Bradisismo: forte scossa alle 11:19. Luongo: “Il silenzio non può essere una soluzione!”

La scossa delle 11.19 di magnitudo 3.5 ha colto di sorpresa i puteolani perché l’attività sismica da diversi mesi era fortemente rallentata. L’evento si è prodotto da una profondità di 2.7 km. È stato seguito da altri eventi in coda che ne hanno amplificato la percezione.

Scrive il dott. Migliore:

“Febbraio chiude con un evento piuttosto energetico valutato di Md 3.5±0.5. L’incertezza di 0.5 dipende probabilmente dal fatto che nella coda dell’evento principale della sequenza sismica si sono inseriti molti piccoli eventi che ne hanno allungato la durata. L’epicentro stimato è in area Pisciarelli, la profondità di 2.7km. Dal tracciato sismico si vede lo sviluppo della sequenza con dei piccoli foreshock (inizia a spezzarsi) seguiti da un notevole mainshock (frattura principale) seguito poi da numerosi aftershok, di cui quello più energetico di Md 2.3±0.3. Questo terremoto porta inevitabilmente il mese di febbraio al di sopra di gennaio come energia sprigionata ma non come numero di terremoti. Come ho spiegato numerose volte questi eventi più energetici sono il risultato di un accumulo di stress su periodi medio lunghi e non riflettono l’andamento della velocità di sollevamento nell’attuale.

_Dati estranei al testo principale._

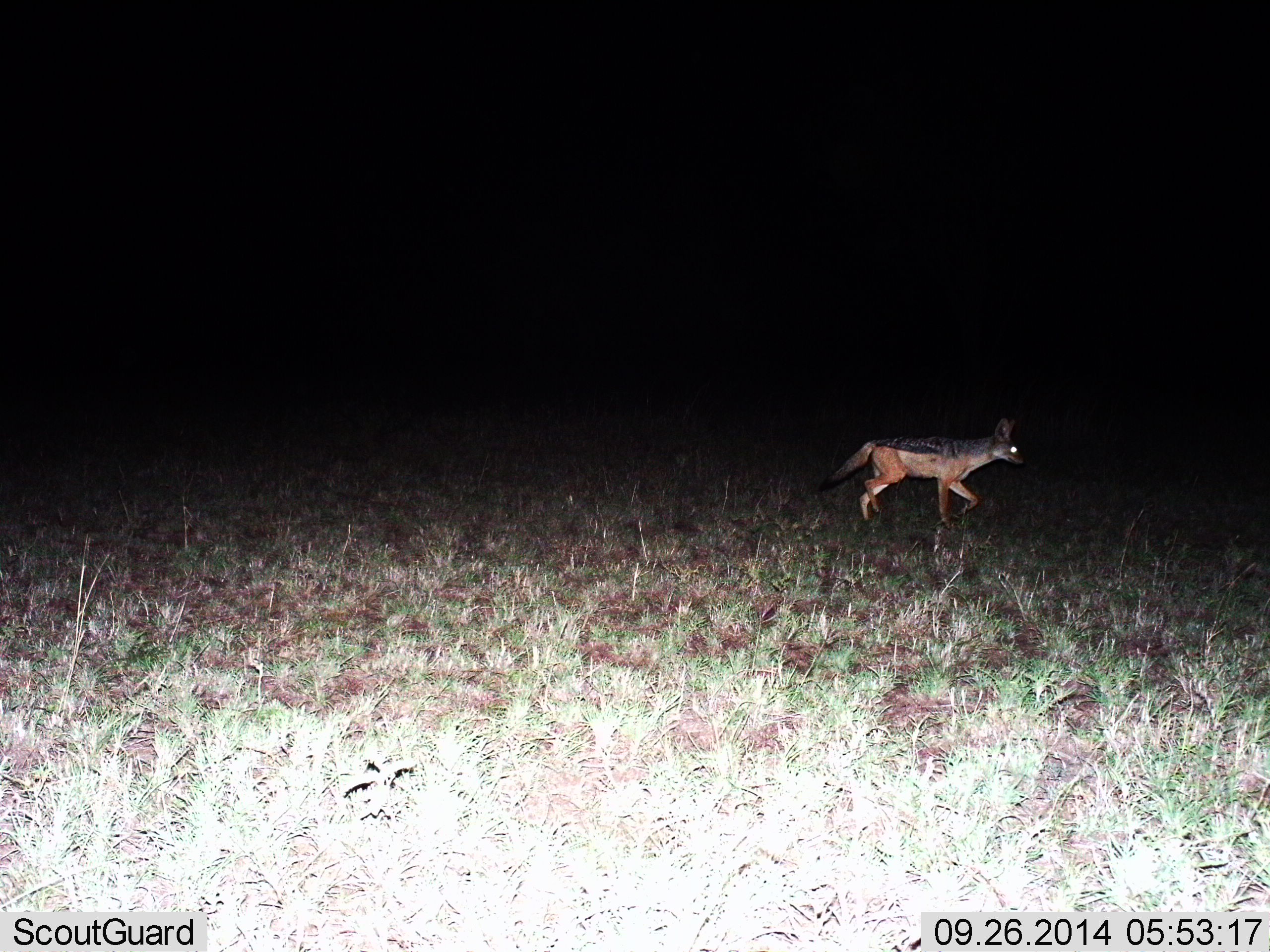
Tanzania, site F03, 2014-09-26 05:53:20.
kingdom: Animalia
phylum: Chordata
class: Mammalia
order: Carnivora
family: Canidae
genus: Lupulella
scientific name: Lupulella mesomelas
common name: black-backed jackal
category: jackal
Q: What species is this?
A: Jackal (black-backed jackal) (Lupulella mesomelas).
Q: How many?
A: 1.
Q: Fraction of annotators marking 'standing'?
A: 0%.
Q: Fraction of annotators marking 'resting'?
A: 0%.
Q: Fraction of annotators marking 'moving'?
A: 100%.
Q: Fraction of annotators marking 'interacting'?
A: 0%.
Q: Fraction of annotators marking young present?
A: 0%.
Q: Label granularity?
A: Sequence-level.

Quindi non siamo di fronte ad un aumento della velocità di sollevamento ma solo alla liberazione di energia elastica accumulata in un volume dalle caratteristiche meccaniche buone che ha incamerato stress probabilmente per molti mesi. L’ultimo evento di magnitudo maggiore o uguale a tre dell’area risale infatti al mese di maggio del 2025, quindi 9 mesi fa”.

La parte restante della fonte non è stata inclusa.